Existing compiler-based Spectre mitigations lack universal formal security guarantees: their safety proofs are either absent or rely on weak speculative semantics that omit key hardware speculation mechanisms, resulting in insufficient practical assurance. This paper introduces the first “speculative security guarantee lifting” framework, enabling automatic migration of mitigation schemes—already verified under weak semantics—to a strong semantics model encompassing all five Spectre variants, nine mainstream compiler mitigations, and five hardware speculation mechanisms, without requiring proof reconstruction. Implemented and verified in Coq, our framework delivers the first end-to-end, strong-semantics security proofs for all nine mitigations. This significantly strengthens theoretical security guarantees and enhances industrial deployability and trustworthiness.

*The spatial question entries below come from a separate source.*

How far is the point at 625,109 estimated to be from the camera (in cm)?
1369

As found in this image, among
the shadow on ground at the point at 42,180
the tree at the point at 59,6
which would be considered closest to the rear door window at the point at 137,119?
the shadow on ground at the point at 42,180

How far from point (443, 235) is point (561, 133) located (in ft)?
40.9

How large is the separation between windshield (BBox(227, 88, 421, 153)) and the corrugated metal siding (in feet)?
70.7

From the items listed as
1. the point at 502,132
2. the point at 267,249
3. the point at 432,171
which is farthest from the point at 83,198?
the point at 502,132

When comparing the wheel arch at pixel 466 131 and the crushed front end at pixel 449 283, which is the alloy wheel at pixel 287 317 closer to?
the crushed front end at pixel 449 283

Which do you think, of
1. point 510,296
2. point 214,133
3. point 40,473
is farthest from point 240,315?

Mainstream compilers implement different countermeasures to prevent specific classes of speculative execution attacks. Unfortunately, these countermeasures either lack formal guarantees or come with proofs restricted to speculative semantics capturing only a subset of the speculation mechanisms supported by modern CPUs, thereby limiting their practical applicability. Ideally, these security proofs should target a speculative semantics capturing the effects of all speculation mechanisms implemented in modern CPUs. However, this is impractical and requires new secure compilation proofs to support additional speculation mechanisms. In this paper, we address this problem by proposing a novel secure compilation framework that allows lifting the security guarantees provided by Spectre countermeasures from weaker speculative semantics (ignoring some speculation mechanisms) to stronger ones (accounting for the omitted mechanisms) without requiring new secure compilation proofs. Using our lifting framework, we performed the most comprehensive security analysis of Spectre countermeasures implemented in mainstream compilers to date. Our analysis spans 9 different countermeasures against 5 classes of Spectre attacks, which we proved secure against a speculative semantics accounting for five different speculation mechanisms.